My relationship with God is slowly being repaired. As I’ve gotten older and looked back on my experiences, I’ve realized that God wasn’t punishing me for anything by letting me get sick. I still don’t understand how illness works — I don’t know why He doesn’t always heal us when I know He can. That’s something that still breaks my heart sometimes when I think about it, but I try to remember the good that has come from this. Every dark story has light in it, even if it just starts off as a tiny little shimmer. If I hadn’t gotten sick I wouldn’t have met Robert. That’s an amazing enough change in my life that I feel blessed by it and wouldn’t change anything for the world. I wish I could tell that story in a blog post, however it would take too many words to put down on a screen.
I wouldn’t have created this blog if I hadn’t gotten sick. I would be working for a magazine instead, and I wouldn’t be able to have a platform to speak about whatever I want on. I have deep convictions that are so close to my heart, and I want to help make this world a little easier for everyone to be in. I want my legacy to be making people’s hearts be warm and secure. I want people to feel less alone in this amazingly tiny world. So despite how it sometimes feels, God hasn’t left me alone; I think He is just trying to use me through my hands, my voice, and my keyboard by making my pain turn into a light for Him. I still don’t know God nearly as well as I’d like to, but I know He’s trying so hard to get through to my heart.
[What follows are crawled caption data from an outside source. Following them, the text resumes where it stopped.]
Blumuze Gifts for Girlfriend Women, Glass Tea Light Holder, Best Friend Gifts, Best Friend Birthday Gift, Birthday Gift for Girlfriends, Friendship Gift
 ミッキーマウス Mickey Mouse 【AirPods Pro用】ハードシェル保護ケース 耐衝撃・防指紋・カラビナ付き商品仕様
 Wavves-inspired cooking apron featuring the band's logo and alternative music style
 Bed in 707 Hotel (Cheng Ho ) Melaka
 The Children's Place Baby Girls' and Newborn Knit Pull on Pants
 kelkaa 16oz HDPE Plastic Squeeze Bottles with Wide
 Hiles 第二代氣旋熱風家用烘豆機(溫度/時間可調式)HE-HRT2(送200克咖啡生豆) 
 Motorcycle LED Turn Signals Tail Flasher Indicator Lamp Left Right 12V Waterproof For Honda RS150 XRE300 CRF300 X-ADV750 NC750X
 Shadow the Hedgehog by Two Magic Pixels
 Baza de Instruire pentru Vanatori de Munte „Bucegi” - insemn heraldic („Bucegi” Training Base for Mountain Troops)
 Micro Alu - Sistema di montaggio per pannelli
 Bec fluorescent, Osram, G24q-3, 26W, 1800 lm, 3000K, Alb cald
I know He is fighting for me every day, and that He loves me even when I mess up. Please know that He loves you too. Please don’t ever feel like your mistakes have created the dark things you have in your life today. Know that there is a light at the end of your tunnel, and that a blessing will come, sometimes in disguise, when you least expect it.
Today’s lesson: Whatever you slap the “forever” label on that seems scary and daunting, please take it off. Know that our souls are forever, and God is forever, but sickness and pain don’t have to last forever. There is beautiful grace that is ours for the taking. I’m trying to learn how to get it. I’m starting small, by trying to connect to God just a little bit more than I have before. I will keep you all posted on my journey, and I will use this as a way to stay held accountable for working toward something that seems scary, but will be the biggest blessing I could ever think of.